Your objective
Make an exact copy of every entry.
The data section start
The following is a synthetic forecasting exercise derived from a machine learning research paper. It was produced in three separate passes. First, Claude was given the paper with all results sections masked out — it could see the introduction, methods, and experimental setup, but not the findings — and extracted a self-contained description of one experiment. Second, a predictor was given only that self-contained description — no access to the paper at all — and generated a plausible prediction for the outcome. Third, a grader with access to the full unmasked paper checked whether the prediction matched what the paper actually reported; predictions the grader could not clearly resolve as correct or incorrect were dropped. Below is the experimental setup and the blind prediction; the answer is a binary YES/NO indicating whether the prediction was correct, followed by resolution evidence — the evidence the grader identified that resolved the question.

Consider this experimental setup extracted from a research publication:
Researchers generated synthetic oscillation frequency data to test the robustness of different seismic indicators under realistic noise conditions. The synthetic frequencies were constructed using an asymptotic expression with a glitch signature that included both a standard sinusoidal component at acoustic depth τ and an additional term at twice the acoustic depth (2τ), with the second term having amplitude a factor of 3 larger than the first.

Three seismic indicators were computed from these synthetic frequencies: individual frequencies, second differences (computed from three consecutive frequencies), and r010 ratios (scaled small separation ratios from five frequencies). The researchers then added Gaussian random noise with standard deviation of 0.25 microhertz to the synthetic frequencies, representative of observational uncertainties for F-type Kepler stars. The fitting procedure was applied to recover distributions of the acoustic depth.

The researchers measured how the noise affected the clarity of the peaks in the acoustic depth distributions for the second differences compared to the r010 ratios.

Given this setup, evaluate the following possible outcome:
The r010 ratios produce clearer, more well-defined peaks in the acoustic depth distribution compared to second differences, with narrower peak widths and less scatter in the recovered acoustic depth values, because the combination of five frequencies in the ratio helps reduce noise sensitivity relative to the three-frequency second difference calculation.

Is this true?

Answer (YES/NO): YES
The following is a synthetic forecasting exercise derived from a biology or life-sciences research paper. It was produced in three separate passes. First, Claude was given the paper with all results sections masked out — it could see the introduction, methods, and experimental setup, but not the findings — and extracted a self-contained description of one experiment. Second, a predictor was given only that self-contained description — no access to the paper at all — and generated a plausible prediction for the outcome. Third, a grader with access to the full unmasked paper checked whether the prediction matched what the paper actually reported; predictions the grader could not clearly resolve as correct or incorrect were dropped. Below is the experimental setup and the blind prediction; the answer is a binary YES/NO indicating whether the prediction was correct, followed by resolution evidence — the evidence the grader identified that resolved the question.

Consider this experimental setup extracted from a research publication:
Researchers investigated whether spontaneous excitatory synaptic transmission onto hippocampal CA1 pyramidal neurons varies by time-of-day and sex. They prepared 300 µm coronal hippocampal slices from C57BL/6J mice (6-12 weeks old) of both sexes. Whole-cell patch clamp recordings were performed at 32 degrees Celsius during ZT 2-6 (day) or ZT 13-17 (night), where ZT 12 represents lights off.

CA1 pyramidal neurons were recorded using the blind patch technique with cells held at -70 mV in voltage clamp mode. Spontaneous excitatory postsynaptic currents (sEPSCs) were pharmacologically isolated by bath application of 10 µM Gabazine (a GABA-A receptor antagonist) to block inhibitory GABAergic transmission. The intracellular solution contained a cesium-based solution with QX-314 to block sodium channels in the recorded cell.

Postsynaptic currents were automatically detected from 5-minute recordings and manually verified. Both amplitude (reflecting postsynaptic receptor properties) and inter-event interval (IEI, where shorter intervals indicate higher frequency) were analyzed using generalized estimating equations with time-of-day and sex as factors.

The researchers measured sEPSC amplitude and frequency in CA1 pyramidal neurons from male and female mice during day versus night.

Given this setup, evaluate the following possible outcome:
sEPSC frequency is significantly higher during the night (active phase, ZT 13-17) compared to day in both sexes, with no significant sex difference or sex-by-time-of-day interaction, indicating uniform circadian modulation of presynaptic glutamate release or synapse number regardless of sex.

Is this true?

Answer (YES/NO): NO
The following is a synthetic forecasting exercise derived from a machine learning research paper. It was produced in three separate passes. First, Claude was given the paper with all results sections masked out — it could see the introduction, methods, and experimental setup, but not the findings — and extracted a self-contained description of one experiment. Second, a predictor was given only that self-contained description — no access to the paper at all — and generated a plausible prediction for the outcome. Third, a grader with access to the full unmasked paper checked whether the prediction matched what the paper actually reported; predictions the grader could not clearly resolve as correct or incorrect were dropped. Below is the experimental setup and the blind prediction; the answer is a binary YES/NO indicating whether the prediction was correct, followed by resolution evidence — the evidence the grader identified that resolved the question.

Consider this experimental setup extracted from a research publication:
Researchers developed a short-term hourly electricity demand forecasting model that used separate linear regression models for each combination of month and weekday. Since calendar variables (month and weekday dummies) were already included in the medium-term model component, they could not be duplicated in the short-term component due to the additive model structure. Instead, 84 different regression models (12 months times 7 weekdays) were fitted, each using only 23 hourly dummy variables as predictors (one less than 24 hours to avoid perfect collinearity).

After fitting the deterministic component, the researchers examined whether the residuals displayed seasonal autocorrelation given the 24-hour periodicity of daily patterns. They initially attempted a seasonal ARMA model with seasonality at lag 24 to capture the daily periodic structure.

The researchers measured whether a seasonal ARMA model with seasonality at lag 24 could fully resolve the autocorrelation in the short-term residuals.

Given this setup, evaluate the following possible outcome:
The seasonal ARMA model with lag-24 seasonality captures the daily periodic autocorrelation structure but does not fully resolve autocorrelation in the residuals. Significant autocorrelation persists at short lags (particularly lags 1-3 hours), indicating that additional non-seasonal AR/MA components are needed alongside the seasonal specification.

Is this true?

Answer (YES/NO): NO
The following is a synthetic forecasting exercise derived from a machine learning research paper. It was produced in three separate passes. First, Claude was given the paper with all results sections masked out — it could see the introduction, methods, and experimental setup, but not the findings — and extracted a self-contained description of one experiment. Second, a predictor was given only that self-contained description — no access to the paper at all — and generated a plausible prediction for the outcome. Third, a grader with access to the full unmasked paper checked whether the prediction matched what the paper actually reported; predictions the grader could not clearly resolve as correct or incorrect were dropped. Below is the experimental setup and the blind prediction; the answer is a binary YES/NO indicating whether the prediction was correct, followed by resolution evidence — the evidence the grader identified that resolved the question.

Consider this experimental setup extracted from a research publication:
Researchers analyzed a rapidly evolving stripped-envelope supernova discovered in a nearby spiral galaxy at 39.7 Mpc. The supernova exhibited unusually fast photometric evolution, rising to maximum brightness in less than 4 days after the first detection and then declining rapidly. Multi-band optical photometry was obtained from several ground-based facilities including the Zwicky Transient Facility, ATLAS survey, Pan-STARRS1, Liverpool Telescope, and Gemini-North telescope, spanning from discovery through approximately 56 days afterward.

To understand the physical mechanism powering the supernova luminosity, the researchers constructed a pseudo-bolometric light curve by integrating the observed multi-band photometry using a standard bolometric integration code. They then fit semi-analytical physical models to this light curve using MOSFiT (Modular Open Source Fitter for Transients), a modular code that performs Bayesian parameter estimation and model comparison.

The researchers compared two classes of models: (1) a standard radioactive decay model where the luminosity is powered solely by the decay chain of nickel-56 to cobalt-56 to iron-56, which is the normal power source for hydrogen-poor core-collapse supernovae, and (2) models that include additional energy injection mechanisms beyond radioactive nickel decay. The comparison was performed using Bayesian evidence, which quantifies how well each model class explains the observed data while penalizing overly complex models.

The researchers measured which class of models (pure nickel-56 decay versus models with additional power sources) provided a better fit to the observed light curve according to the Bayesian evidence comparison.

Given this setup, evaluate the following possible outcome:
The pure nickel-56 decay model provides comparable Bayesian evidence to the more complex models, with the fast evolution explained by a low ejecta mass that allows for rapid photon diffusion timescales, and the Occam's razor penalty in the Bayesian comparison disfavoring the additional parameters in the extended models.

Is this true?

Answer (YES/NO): NO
The data section end
Answer space
The following is a synthetic forecasting exercise derived from a machine learning research paper. It was produced in three separate passes. First, Claude was given the paper with all results sections masked out — it could see the introduction, methods, and experimental setup, but not the findings — and extracted a self-contained description of one experiment. Second, a predictor was given only that self-contained description — no access to the paper at all — and generated a plausible prediction for the outcome. Third, a grader with access to the full unmasked paper checked whether the prediction matched what the paper actually reported; predictions the grader could not clearly resolve as correct or incorrect were dropped. Below is the experimental setup and the blind prediction; the answer is a binary YES/NO indicating whether the prediction was correct, followed by resolution evidence — the evidence the grader identified that resolved the question.

Consider this experimental setup extracted from a research publication:
Researchers generated synthetic oscillation frequency data to test the robustness of different seismic indicators under realistic noise conditions. The synthetic frequencies were constructed using an asymptotic expression with a glitch signature that included both a standard sinusoidal component at acoustic depth τ and an additional term at twice the acoustic depth (2τ), with the second term having amplitude a factor of 3 larger than the first.

Three seismic indicators were computed from these synthetic frequencies: individual frequencies, second differences (computed from three consecutive frequencies), and r010 ratios (scaled small separation ratios from five frequencies). The researchers then added Gaussian random noise with standard deviation of 0.25 microhertz to the synthetic frequencies, representative of observational uncertainties for F-type Kepler stars. The fitting procedure was applied to recover distributions of the acoustic depth.

The researchers measured how the noise affected the clarity of the peaks in the acoustic depth distributions for the second differences compared to the r010 ratios.

Given this setup, evaluate the following possible outcome:
The r010 ratios produce clearer, more well-defined peaks in the acoustic depth distribution compared to second differences, with narrower peak widths and less scatter in the recovered acoustic depth values, because the combination of five frequencies in the ratio helps reduce noise sensitivity relative to the three-frequency second difference calculation.

Is this true?

Answer (YES/NO): YES
The following is a synthetic forecasting exercise derived from a biology or life-sciences research paper. It was produced in three separate passes. First, Claude was given the paper with all results sections masked out — it could see the introduction, methods, and experimental setup, but not the findings — and extracted a self-contained description of one experiment. Second, a predictor was given only that self-contained description — no access to the paper at all — and generated a plausible prediction for the outcome. Third, a grader with access to the full unmasked paper checked whether the prediction matched what the paper actually reported; predictions the grader could not clearly resolve as correct or incorrect were dropped. Below is the experimental setup and the blind prediction; the answer is a binary YES/NO indicating whether the prediction was correct, followed by resolution evidence — the evidence the grader identified that resolved the question.

Consider this experimental setup extracted from a research publication:
Researchers investigated whether spontaneous excitatory synaptic transmission onto hippocampal CA1 pyramidal neurons varies by time-of-day and sex. They prepared 300 µm coronal hippocampal slices from C57BL/6J mice (6-12 weeks old) of both sexes. Whole-cell patch clamp recordings were performed at 32 degrees Celsius during ZT 2-6 (day) or ZT 13-17 (night), where ZT 12 represents lights off.

CA1 pyramidal neurons were recorded using the blind patch technique with cells held at -70 mV in voltage clamp mode. Spontaneous excitatory postsynaptic currents (sEPSCs) were pharmacologically isolated by bath application of 10 µM Gabazine (a GABA-A receptor antagonist) to block inhibitory GABAergic transmission. The intracellular solution contained a cesium-based solution with QX-314 to block sodium channels in the recorded cell.

Postsynaptic currents were automatically detected from 5-minute recordings and manually verified. Both amplitude (reflecting postsynaptic receptor properties) and inter-event interval (IEI, where shorter intervals indicate higher frequency) were analyzed using generalized estimating equations with time-of-day and sex as factors.

The researchers measured sEPSC amplitude and frequency in CA1 pyramidal neurons from male and female mice during day versus night.

Given this setup, evaluate the following possible outcome:
sEPSC frequency is significantly higher during the night (active phase, ZT 13-17) compared to day in both sexes, with no significant sex difference or sex-by-time-of-day interaction, indicating uniform circadian modulation of presynaptic glutamate release or synapse number regardless of sex.

Is this true?

Answer (YES/NO): NO
The following is a synthetic forecasting exercise derived from a machine learning research paper. It was produced in three separate passes. First, Claude was given the paper with all results sections masked out — it could see the introduction, methods, and experimental setup, but not the findings — and extracted a self-contained description of one experiment. Second, a predictor was given only that self-contained description — no access to the paper at all — and generated a plausible prediction for the outcome. Third, a grader with access to the full unmasked paper checked whether the prediction matched what the paper actually reported; predictions the grader could not clearly resolve as correct or incorrect were dropped. Below is the experimental setup and the blind prediction; the answer is a binary YES/NO indicating whether the prediction was correct, followed by resolution evidence — the evidence the grader identified that resolved the question.

Consider this experimental setup extracted from a research publication:
Researchers developed a short-term hourly electricity demand forecasting model that used separate linear regression models for each combination of month and weekday. Since calendar variables (month and weekday dummies) were already included in the medium-term model component, they could not be duplicated in the short-term component due to the additive model structure. Instead, 84 different regression models (12 months times 7 weekdays) were fitted, each using only 23 hourly dummy variables as predictors (one less than 24 hours to avoid perfect collinearity).

After fitting the deterministic component, the researchers examined whether the residuals displayed seasonal autocorrelation given the 24-hour periodicity of daily patterns. They initially attempted a seasonal ARMA model with seasonality at lag 24 to capture the daily periodic structure.

The researchers measured whether a seasonal ARMA model with seasonality at lag 24 could fully resolve the autocorrelation in the short-term residuals.

Given this setup, evaluate the following possible outcome:
The seasonal ARMA model with lag-24 seasonality captures the daily periodic autocorrelation structure but does not fully resolve autocorrelation in the residuals. Significant autocorrelation persists at short lags (particularly lags 1-3 hours), indicating that additional non-seasonal AR/MA components are needed alongside the seasonal specification.

Is this true?

Answer (YES/NO): NO
The following is a synthetic forecasting exercise derived from a machine learning research paper. It was produced in three separate passes. First, Claude was given the paper with all results sections masked out — it could see the introduction, methods, and experimental setup, but not the findings — and extracted a self-contained description of one experiment. Second, a predictor was given only that self-contained description — no access to the paper at all — and generated a plausible prediction for the outcome. Third, a grader with access to the full unmasked paper checked whether the prediction matched what the paper actually reported; predictions the grader could not clearly resolve as correct or incorrect were dropped. Below is the experimental setup and the blind prediction; the answer is a binary YES/NO indicating whether the prediction was correct, followed by resolution evidence — the evidence the grader identified that resolved the question.

Consider this experimental setup extracted from a research publication:
Researchers analyzed a rapidly evolving stripped-envelope supernova discovered in a nearby spiral galaxy at 39.7 Mpc. The supernova exhibited unusually fast photometric evolution, rising to maximum brightness in less than 4 days after the first detection and then declining rapidly. Multi-band optical photometry was obtained from several ground-based facilities including the Zwicky Transient Facility, ATLAS survey, Pan-STARRS1, Liverpool Telescope, and Gemini-North telescope, spanning from discovery through approximately 56 days afterward.

To understand the physical mechanism powering the supernova luminosity, the researchers constructed a pseudo-bolometric light curve by integrating the observed multi-band photometry using a standard bolometric integration code. They then fit semi-analytical physical models to this light curve using MOSFiT (Modular Open Source Fitter for Transients), a modular code that performs Bayesian parameter estimation and model comparison.

The researchers compared two classes of models: (1) a standard radioactive decay model where the luminosity is powered solely by the decay chain of nickel-56 to cobalt-56 to iron-56, which is the normal power source for hydrogen-poor core-collapse supernovae, and (2) models that include additional energy injection mechanisms beyond radioactive nickel decay. The comparison was performed using Bayesian evidence, which quantifies how well each model class explains the observed data while penalizing overly complex models.

The researchers measured which class of models (pure nickel-56 decay versus models with additional power sources) provided a better fit to the observed light curve according to the Bayesian evidence comparison.

Given this setup, evaluate the following possible outcome:
The pure nickel-56 decay model provides comparable Bayesian evidence to the more complex models, with the fast evolution explained by a low ejecta mass that allows for rapid photon diffusion timescales, and the Occam's razor penalty in the Bayesian comparison disfavoring the additional parameters in the extended models.

Is this true?

Answer (YES/NO): NO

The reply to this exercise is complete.